Ich wurde zu der Konferenz eingeladen, auf der Frauen, die aus Ländern kommen, wo sie unterdrückt werden, frei über diese Erfahrungen berichten durften. Das hat mir das Gefühl gegeben, dass ich auch das Recht habe, über die Frauen von Gaza zu berichten. Aber es ist nicht nur das Recht: Ich sehe es als Pflicht und Verantwortung! Jeder hat in diesem Krieg die Verantwortung, auf die Art und Weise zu kämpfen, wie er oder sie es kann. Ich kann jetzt für die Leute sprechen, die selber nicht sprechen können. Diese Menschen, die nicht einmal von dem Ort fliehen können, an dem man sie jederzeit ermorden kann. Für diese Leute muss und werde ich sprechen!

 

Welche Projekte stellen Sie sich für die Zukunft vor?

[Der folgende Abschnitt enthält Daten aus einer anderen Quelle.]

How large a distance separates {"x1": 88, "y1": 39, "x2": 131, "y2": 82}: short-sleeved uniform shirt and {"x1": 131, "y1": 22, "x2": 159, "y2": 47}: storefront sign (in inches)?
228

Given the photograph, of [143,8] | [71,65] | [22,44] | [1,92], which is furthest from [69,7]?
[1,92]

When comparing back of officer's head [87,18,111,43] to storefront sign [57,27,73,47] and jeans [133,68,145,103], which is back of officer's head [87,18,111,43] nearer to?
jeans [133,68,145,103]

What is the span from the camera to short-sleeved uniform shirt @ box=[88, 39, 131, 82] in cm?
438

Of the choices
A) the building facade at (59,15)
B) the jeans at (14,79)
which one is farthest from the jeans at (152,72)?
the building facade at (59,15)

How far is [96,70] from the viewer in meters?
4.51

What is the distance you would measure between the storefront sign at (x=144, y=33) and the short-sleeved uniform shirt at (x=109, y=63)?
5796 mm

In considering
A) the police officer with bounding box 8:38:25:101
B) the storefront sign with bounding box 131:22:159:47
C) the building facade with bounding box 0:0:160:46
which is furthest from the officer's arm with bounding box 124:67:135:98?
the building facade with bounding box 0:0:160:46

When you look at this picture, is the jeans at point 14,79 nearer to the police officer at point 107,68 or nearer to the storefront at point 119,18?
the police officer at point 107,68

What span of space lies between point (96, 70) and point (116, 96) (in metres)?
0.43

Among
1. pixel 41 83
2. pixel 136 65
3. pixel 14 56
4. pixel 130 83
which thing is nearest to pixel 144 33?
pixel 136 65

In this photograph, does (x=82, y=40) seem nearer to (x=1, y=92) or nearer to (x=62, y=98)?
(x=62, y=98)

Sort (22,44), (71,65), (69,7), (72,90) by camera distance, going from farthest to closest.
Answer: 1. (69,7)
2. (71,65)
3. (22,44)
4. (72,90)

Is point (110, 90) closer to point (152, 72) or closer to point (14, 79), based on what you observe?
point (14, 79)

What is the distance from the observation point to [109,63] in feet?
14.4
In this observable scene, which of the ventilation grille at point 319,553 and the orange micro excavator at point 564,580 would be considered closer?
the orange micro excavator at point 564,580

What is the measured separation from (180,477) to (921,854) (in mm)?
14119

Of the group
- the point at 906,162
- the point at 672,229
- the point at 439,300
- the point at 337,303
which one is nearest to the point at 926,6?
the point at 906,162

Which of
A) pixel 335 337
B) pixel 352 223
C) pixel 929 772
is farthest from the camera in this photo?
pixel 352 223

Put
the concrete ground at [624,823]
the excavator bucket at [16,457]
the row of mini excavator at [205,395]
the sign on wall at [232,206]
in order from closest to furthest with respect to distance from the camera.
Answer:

Eine Idee wäre, dass junge Menschen aus Deutschland zu uns kommen und bei uns untergebracht werden, damit sie die Realität vor Ort mit eigenen Augen sehen können.

 

Es müssen auch weiter Solidaritätskampagnen gestartet werden, die den Druck – sowohl auf Israel als auch in Deutschland – aufbauen können.

 

Ich möchte mich auch sehr bei der MLPD und beim Frauenverband Courage dafür bedanken, dass sie mich eingeladen haben, und auch bei jeder Person, die eine Idee für eine Veranstaltung hat, auf der wir über die Situation in Gaza und in Palästina berichten können.

 

Wir bedanken uns sehr für das Interview – alles Gute für Ihren weiteren Kampf!